» **Trabajo requerido**:
Responda estas preguntas sobre el texto de la reforma penal en México:
(a) ¿En qué fecha se publicó el Decreto en el Diario Oficial de la Federación?
(b) ¿Cómo se entiende el derecho penal según el texto?
(c) ¿A quién señala el texto como responsable del último tramo de la intervención del poder punitivo del Estado?

» **Fragmento del documento**:

======

La Opinión de Omar Bazán Flores.- El 18 de junio de 2008 fue publicado en el Diario Oficial de la Federación (DOF) el Decreto por el que se reformaron los artículos 16, 17, 18, 19, 20, 21 y 22; las fracciones XXI y XXIII del artículo 73; la fracción VII del artículo 115 y la fracción XIII del apartado B del artículo 123, todos de la Constitución Política de los Estados Unidos Mexicanos. Mediante esta reforma, México pasó de contar con un sistema de justicia de corte inquisitivo a uno de corte acusatorio y oral.
En palabras de la Dra. Bardales Lazcano, “el modelo inquisitivo no solo fue el modelo de organización de un procedimiento o de una administración de justicia, sino por el contrario, generó a su alrededor una cultura inquisitiva”; es decir, un sistema poco ágil, ritualista, formalista y mayormente preocupado por la imposición de penas que por la solución del conflicto.
La implementación de un sistema de corte y acusatorio y oral pretendió, por su parte, terminar con los vicios de ese sistema tradicional, y pasar a uno mucho más garantista, respetuoso del debido proceso y centrado en la solución de los conflictos. El derecho penal, es entendido como el conjunto de normas reguladoras del poder punitivo del Estado. Este poder punitivo es de una fuerza tal, que su aplicación requiere de límites concretos que eviten una intervención excesiva en los derechos y libertades de los ciudadanos. Si partimos de la noción de que corresponde al Estado garantizar la seguridad y el bienestar de la población que habita en su territorio, podremos arribar con relativa sencillez a la conclusión de que la intervención de ese poder punitivo debe ser mínima y de que se debe recurrir a ella solo cuando no queden más opciones para resolver el conflicto.
Atendiendo a estas premisas iniciales, es menester preguntarse: ¿cuál es el papel del sistema penitenciario en la nueva visión de resolución de conflictos del sistema de justicia penal? y ¿cuál debe ser la función del juez de ejecución como responsable del último tramo de la intervención del poder punitivo del Estado?

======

» **Datos de entrada**:
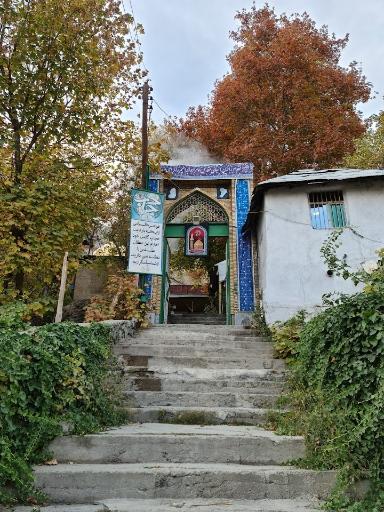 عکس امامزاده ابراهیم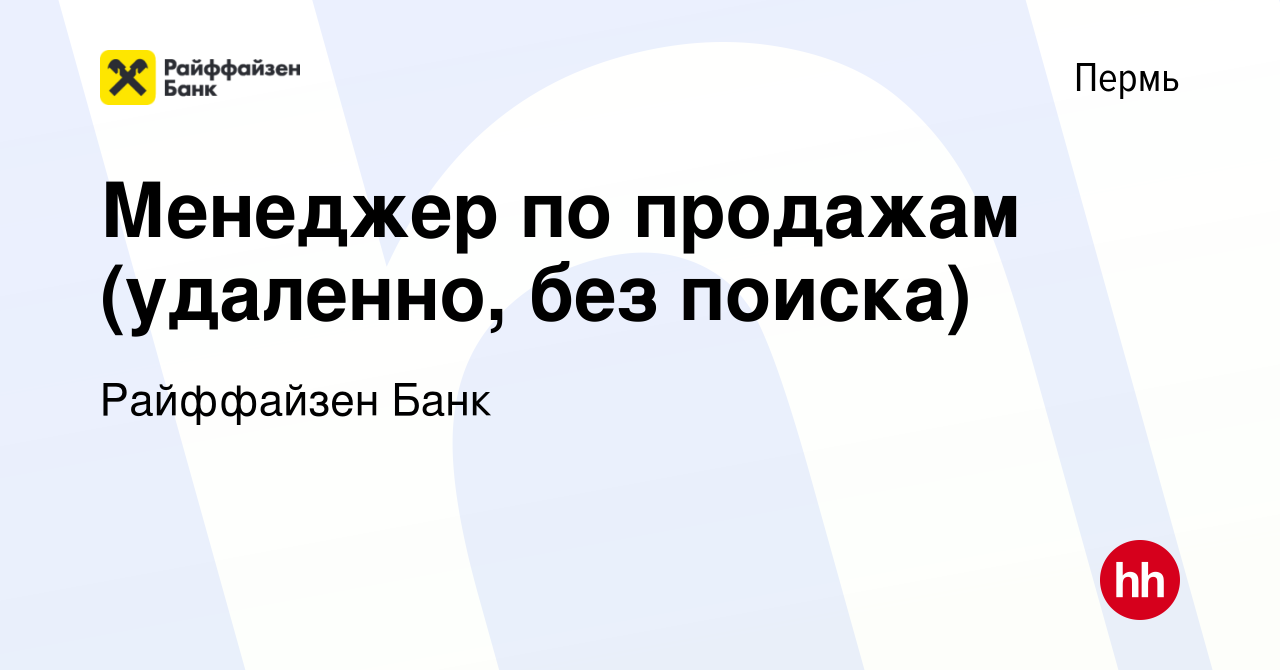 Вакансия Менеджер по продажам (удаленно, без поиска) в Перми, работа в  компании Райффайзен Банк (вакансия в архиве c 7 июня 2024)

======

» **Respuesta escrita**:
(a) El 18 de junio de 2008.
(b) Como el conjunto de normas reguladoras del poder punitivo del Estado.
(c) Al juez de ejecución.